Tuesday, November 14, 2006

A Picture I Didn't Take & Other Miscellany


My brother- in-law, Mike took the picture of Enchanted Rock posted above the last time he was here and I always enjoy it when it comes up on my screensaver. Enchanted Rock is this huge dome of mostly bare rock(seen in the foreground) surrounded by various outcropping, boulders and the odd live oak poking through. Absolutely breathtaking, especially this time of year.

I did get a persuasive fiction recommendation from my friend John for the book Too Late the Phalarope by Alan Paton. I inhaled it, it impaled me (heartbreaking), and now I recommend it to you. Great study of the inner world.

Granny Betty e-mailed in response to the AM Radio post to tell me about some of her childhood memories involving the radio including her father anxiously awaiting the farm report and hoping the batteries would stay charged long enough to hear it. I accidently deleted the e-mail so I can't include a direct quote here. She also reminded me not to knock technology because it is what helps her keep in touch with her kids and grandchildren. Good point and it made me realize how often times those (i.e., me) who long for "the good old days" are those who never had to live through them in the first place.

Tomorrow is supposed to be a really windy day. Can't wait!

Wednesday, November 08, 2006

Cultivating Beauty


From Zion, perfect in beauty, God shines forth.
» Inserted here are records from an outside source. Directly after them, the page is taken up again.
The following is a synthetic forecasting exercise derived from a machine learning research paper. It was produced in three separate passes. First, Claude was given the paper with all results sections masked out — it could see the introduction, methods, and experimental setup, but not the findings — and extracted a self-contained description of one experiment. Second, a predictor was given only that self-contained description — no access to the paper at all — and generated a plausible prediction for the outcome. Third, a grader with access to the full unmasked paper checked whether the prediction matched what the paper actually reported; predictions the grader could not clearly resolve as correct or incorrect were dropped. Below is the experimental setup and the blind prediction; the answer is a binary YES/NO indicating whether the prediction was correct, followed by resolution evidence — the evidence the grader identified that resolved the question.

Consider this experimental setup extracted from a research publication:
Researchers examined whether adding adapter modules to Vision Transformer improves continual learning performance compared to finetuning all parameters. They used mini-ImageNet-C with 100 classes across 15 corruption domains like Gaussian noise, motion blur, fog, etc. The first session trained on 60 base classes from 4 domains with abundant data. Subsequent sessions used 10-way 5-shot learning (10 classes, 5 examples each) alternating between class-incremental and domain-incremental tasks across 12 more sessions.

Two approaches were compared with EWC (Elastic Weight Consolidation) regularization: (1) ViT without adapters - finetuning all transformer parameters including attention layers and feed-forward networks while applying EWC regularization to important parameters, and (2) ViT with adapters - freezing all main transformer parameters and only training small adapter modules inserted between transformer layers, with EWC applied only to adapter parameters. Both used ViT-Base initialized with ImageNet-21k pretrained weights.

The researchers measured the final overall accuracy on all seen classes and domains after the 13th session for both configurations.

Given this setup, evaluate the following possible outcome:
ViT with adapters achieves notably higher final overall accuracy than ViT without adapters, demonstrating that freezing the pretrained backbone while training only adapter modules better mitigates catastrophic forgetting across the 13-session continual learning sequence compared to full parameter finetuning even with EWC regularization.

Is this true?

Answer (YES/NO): YES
God calls us to both participate in and transform our culture. Amidst the moral, immoral, and amoral elements of culture all across the world God has planted divine seeds of truth that point to Him. (For example, the Passover in ancient Jewish culture preparing and pointing to Christ's death for the roughly 1,400 years preceding the actual event.) As Christians we are called to find and nurture these seeds, to help flesh them out, to allow them to grow to maturity. Because these seeds are so ingrained in the culture, and because we are in part products of our culture, when they bloom in the ways God intended, his power and love are easily perceived and comprehended. And yet because we are fallen men, these divine seeds have often been allowed to grow in barren and misguided ways. Our first impulse when we see these aberrant growths is to curse them and withdraw from the culture that produced them. But we must learn to see original intent in the twisted branches and like a great gardener or sculpter reshape and guide until beauty breaks forth. The power to transform comes first from affiliation, the Word became flesh and made his dwelling among us, and then transcendance, we have seen His glory, the glory of the One and Only, who came from the Father full of grace and truth. We must engage in our culture, and when necessary stand in stark relief to it, steadfast like a boulder in the river.

Our culture has an insatiable appetite for beauty, the evidence for which is apparent everytime you turn on the tv or wait in line to pay for groceries. We, along with many other cultures past and present, have crossed one too many lines in our quest for temporal and quickly fading beauty. But as John Eldridge points out in his writings, desire reveals design. We have such appetites because we were created with an enormous capacity for beauty, a capacity that will never be fully realized in this life, in part because we would die on the spot if it were. God, as the psalmist said above, shines forth, perfect in beauty. This is a beauty that is expressed through His attributes, the essence of who He is, as well as the physical manifestation of His prescence (Rev 4). In the things He has created and in the hearts of those changed by His Spirit we can see muted reflections of His beauty. Because of the reflective nature of this beauty, directing men from the beginning of time to His love, we must as Christians, cultivate, protect, and champion beauty in its many forms.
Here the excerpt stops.